Remember, the underside of a bus is best seen by the person you shove beneath it.

Thank you all for listening.

Paula Bennett and the policy that never was, except when it was

Good afternoon my fellow New Zealanders. I, Paula “The Westie” Bennett, have been asked by this obscure blog to post some words from my brain hole. Far be it from me to remain quiet on any subject, I have accepted this challenge and I now sit her in a chair typing words into a document that will, at some point in the near future, be uploaded to this blog I’ve never heard of.

You know, as deputy leader of the opposition, I see a lot of nonsense coming from the coalition government. Take the recent announcement from Sir Peter Gluckman about methamphetamine contamination. From the reaction of Phil Twyford, it looks like he may have been dabbling a bit himself (although I wouldn’t know what that would be like having never taken any drugs of any description OR misrepresented my situation to Work and Income at any time – and I will sue, to death, anyone who says anything to the contrary). Twyford has been all over the place.

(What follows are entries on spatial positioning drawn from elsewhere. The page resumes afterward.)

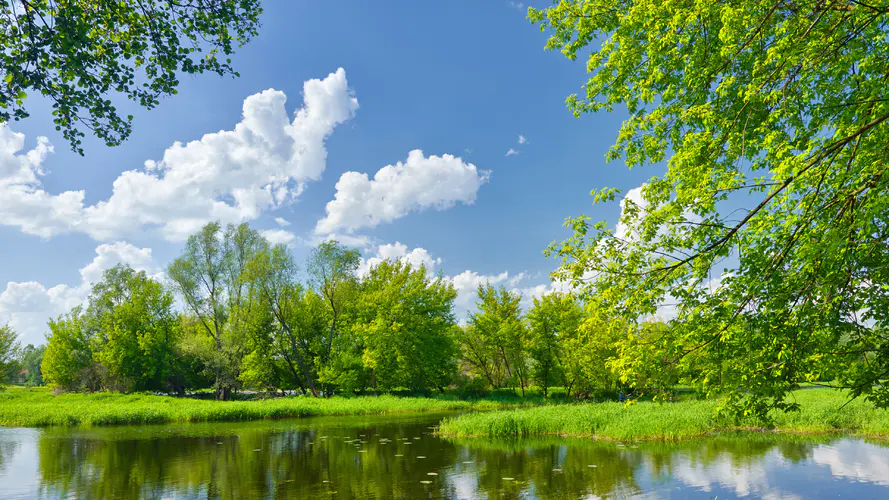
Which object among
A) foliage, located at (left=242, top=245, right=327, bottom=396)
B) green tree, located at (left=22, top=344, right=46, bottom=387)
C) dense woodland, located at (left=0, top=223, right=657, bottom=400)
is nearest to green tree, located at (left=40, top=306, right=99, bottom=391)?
dense woodland, located at (left=0, top=223, right=657, bottom=400)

What are the government doing? They know what they have to do. Compensation for any Housing New Zealand tenantwho has been evicted or private landlord who has ended up out of pocket from this nonsensical policy.

Even though I was minister at the time and I was responsible for making all manner of policy decisions for and appointing senior public servants to Housing New Zealand, at no point did I exercise any ministerial control over the department. I certainly never suggested that people and babies should be evicted from their homes. And even when I did so those things, I was just reporting Housing New Zealand policy which, as I’ve already said, I and the National Party had absolutely no control over in the slightest. How could we be responsible for this? It’s the government’s fault and we are not the government.

It’s clear the government have been caught short by this research and now they have over 200 state houses that are back on the market for people to live in.

I thought it was important people had all the facts before they jumped down my party’s throat saying we caused this crisis and it was our hysterical dog whistle politics that lead to this eviction policy. It wasn’t. In all the time we were in power we never had one single policy that stemmed from our dog whistles – except for the three strikes policy, and our benefit sanctions, and this one. But apart from that, we had no policies.

I think you know what I mean.

Now if you’ll excuse me, I have another important engagement. There is an important walk-on role I have to play on the Jono and Ben show because when you’re deputy leader of the opposition you have to take what you can get.